Endometriosis affects 1 in 10 reproductive-aged women across all races. Endometriosis occurs when the endometrium, or lining of the uterus, grows outside of the uterus in the pelvis and abdomen. Endometriosis can grow on the ovaries, fallopian tubes, intestines, bladder and lining of the pelvis, and has been identified in almost every organ of the body. Endometriotic implants grow in response to estrogen and can trigger an inflammatory response in the pelvis. This inflammation is what causes painful symptoms.
What are the symptoms of endometriosis?
The classic presentation of endometriosis is painful periods. Pain typically begins before your period and continues until after the period is over. Patients with endometriosis often describe pain in their lower abdomen that travels to their back and down their legs. Other common symptoms include pain with sex, pain with bowel movements, painful urination and pelvic pain outside of periods. Endometriosis can also cause infertility. Up to 7 in 10 women with pelvic pain and infertility will have endometriosis. Finally, some patients with endometriosis are asymptomatic or have very mild symptoms. The severity of symptoms does not correlate with how much endometriosis is present at the time of surgery.
How is endometriosis diagnosed?
Endometriosis is under diagnosed because the only way to definitively confirm endometriosis is with a biopsy performed during surgery. On average, patients see seven doctors over seven years between symptom onset and diagnosis. In the primary care setting, endometriosis is a clinical diagnosis based primarily on history and physical exam. There are no accurate blood tests for endometriosis however medical providers can use imaging (such as an ultrasound) to narrow their diagnosis for endometriosis. Medical professionals can presume endometriosis in patients with classic symptoms and begin treatment without surgery. The more symptoms a patient has, the more likely they will have endometriosis at the time of surgery.
How is endometriosis treated?
Patients with painful periods should start by taking non-steroidal anti-inflammatory drugs (NSAIDS) such as ibuprofen, naproxen or celecoxib. We recommend starting two to three days before your period begins and continuing through the entire cycle. If your pain does not improve, your doctor may recommend a hormonal medication to help relieve your symptoms. Hormonal options include the combined (estrogen and progesterone) birth control pill, progesterone only pill, depo provera shot, the progesterone intrauterine devices (IUDs), and gonadotropin-releasing hormone (GnRH) agonists and antagonists. Partner with your provider to review the risks and benefits of each method and to understand which options are best for you.
Who should consider surgery for endometriosis?
If your symptoms do not improve with medications, surgery may be the next treatment option for you. The goal of surgery is to both diagnose and treat endometriosis. During surgery endometriosis implants are removed and/or destroyed. Depending on your life stage, your surgeon may recommend fertility sparing surgery or removal of your uterus (hysterectomy) with or without removal of the ovaries. Research shows long-term symptom relief following surgery for endometriosis. However, endometriosis can recur after surgery, and recurrence is more common with fertility sparing procedures. Typically, this surgery is performed through a minimally invasive approach (either laparoscopic or robotic) and does not require an overnight hospital stay. Surgery for endometriosis can be very difficult due to the scarring endometriosis causes. Consult with your provider to ensure your surgeon is experienced with endometriosis surgery.
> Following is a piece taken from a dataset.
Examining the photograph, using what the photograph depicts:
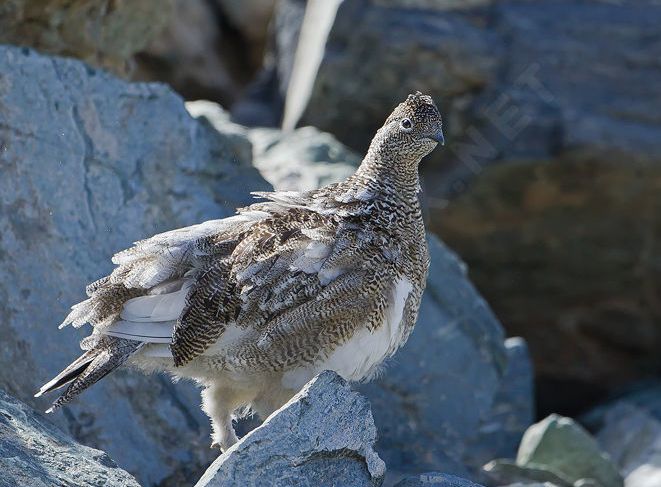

The goal of an expert endometriosis surgeon is to educate our patients using evidence-based research and patient reported outcomes in order to give our patients the best quality of care. We want to be your partner in making surgical decisions to improve your quality of life. Our experts will help guide you through the operative experience, from the initial consultation to recovery. Using an interdisciplinary team, we treat the most refractory and complex cases. Our priority is respecting women’s fertility choices in regard to ovarian and uterine conservation.
Why should patients care about endometriosis?
Many patients suffer from painful periods without knowing why. Patients whose quality of life is impacted by their pelvic pain, painful periods, painful sex or infertility should seek consultation with their doctor about treatment options. You should not be missing work, school, social events or limiting your daily activity due to painful periods. Partner with your health care provider to determine if you suffer from endometriosis.